633.2
Trust and Confidentiality: Secrecy As Trust-Building Device

Monday, 16 July 2018: 17:45
Location: 206A (MTCC NORTH BUILDING)
Oral Presentation
Morten FREDERIKSEN, Aalborg University, Denmark
Uffe Kjærgaard HANSEN, Roskilde University, Denmark
In Danish industrial relations the employee elected shop steward ‘tillidsrepræsentant’ (literally ‘trust representative’) constitute the fulcrum of local negotiations between management and labour. These shop stewards are, one the one hand, representatives of the institutionalized mistrust between labour and management. On the other hand, their ability to influence management decisions hinge on the mutual trust between shop steward and management. This produces an inherent paradox where those shop stewards who seek the trust of their colleagues must be completely transparent in their dealings with management, thus becoming less trust worthy in the eyes of their management counterpart. Those shop stewards who seek a high level of influence must treat much of their dealings with management as confidential, thus making themselves subject to criticism and mistrust from their colleagues.

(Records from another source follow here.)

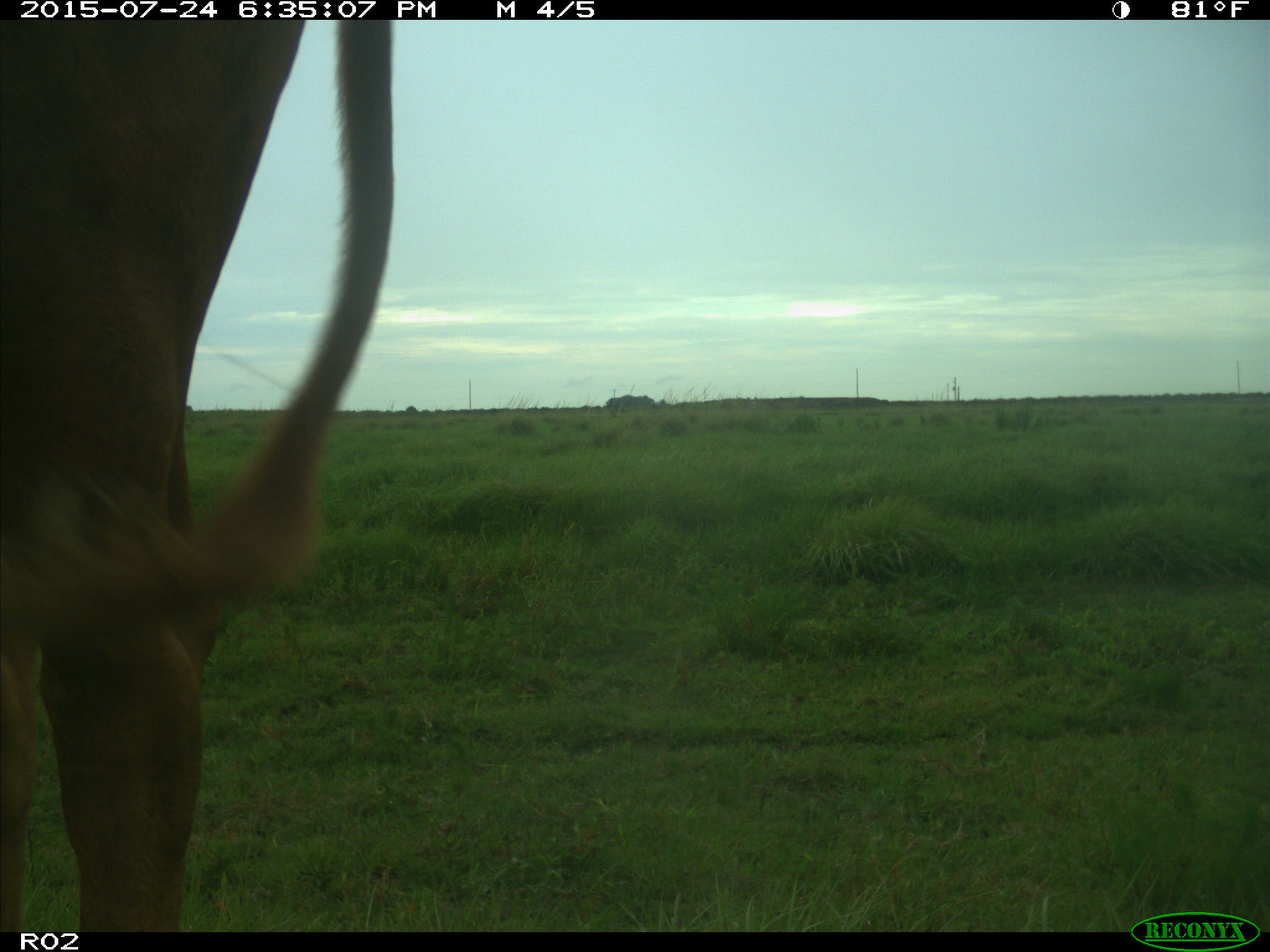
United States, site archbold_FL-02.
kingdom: Animalia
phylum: Chordata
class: Mammalia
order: Artiodactyla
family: Bovidae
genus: Bos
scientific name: Bos taurus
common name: domestic cow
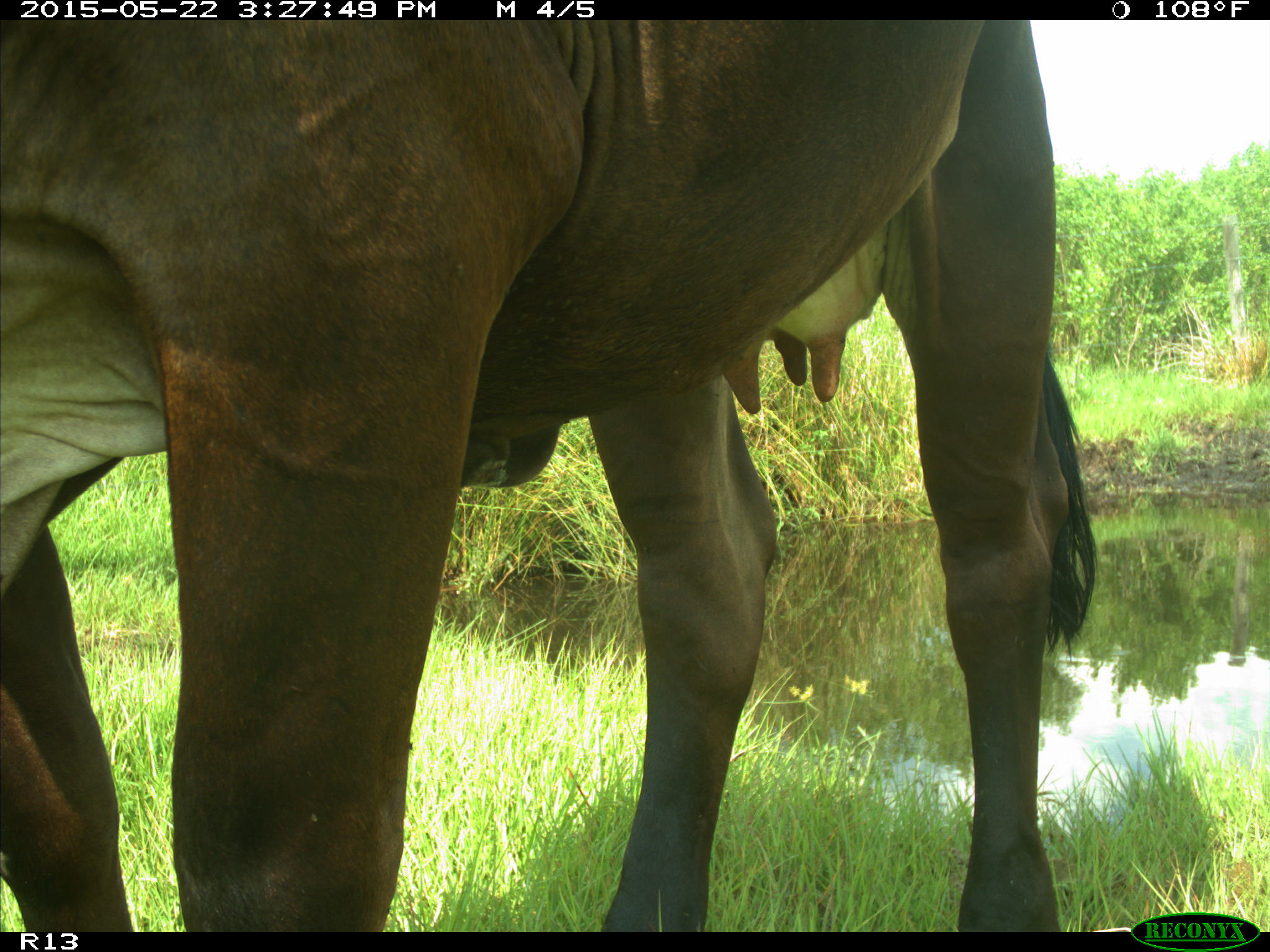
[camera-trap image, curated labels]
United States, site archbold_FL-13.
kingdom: Animalia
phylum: Chordata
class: Mammalia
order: Artiodactyla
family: Bovidae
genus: Bos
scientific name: Bos taurus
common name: domestic cow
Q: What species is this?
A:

The qualitative study reported in this paper is based on qualitative interviews with 29 shop stewards from 9 different chapters of a Danish trade union organizing the low-skill workers within the care sector. The study shows how, as claimed by Georg Simmel, secrets are important devices in creating and maintaining trust relations. However, it also reveals how the transparency needed for confidence in procedures and institutions may be incompatible with the reciprocity and confidentiality needed for intersubjective trust to arise. By taking into account the more complex interconnections of multiple simultaneous trust relations, this study reconfigurates much of our current thinking on the trust-control nexus.